Distributed Inference for Degenerate U-Statistics with Application to One and Two Sample Test

Abstract

In many hypothesis testing problems such as one-sample and two-sample test problems, the test statistics are degenerate U-statistics. One of the challenges in practice is the computation of U-statistics for a large sample size. Besides, for degenerate U-statistics, the limiting distribution is a mixture of weighted chi-squares, involving the eigenvalues of the kernel of the U-statistics. As a result, it’s not straightforward to construct the rejection region based on this asymptotic distribution. In this research, we aim to reduce the computation complexity of degenerate U-statistics and propose an easy-to-calibrate test statistic by using the divide-and-conquer method.

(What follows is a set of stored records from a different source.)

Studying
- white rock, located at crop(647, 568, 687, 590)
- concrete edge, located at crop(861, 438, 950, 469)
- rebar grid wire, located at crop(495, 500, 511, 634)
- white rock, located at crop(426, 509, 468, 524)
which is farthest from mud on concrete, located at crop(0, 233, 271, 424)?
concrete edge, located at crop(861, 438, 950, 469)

Specifically, we randomly partition the full n data points into kn even disjoint groups, and compute U-statistics on each group and combine them by averaging to get a statistic Tn. We proved that the statistic Tn has the standard normal distribution as the limiting distribution. In this way, the running time is reduced from O(n^m) to O( n^m/km_n), where m is the order of the one sample U-statistics. Besides, for a given significance level , it’s easy to construct the rejection region. We apply our method to the goodness of fit test and two-sample test. The simulation and real data analysis show that the proposed test can achieve high power and fast running time for both one and two-sample tests.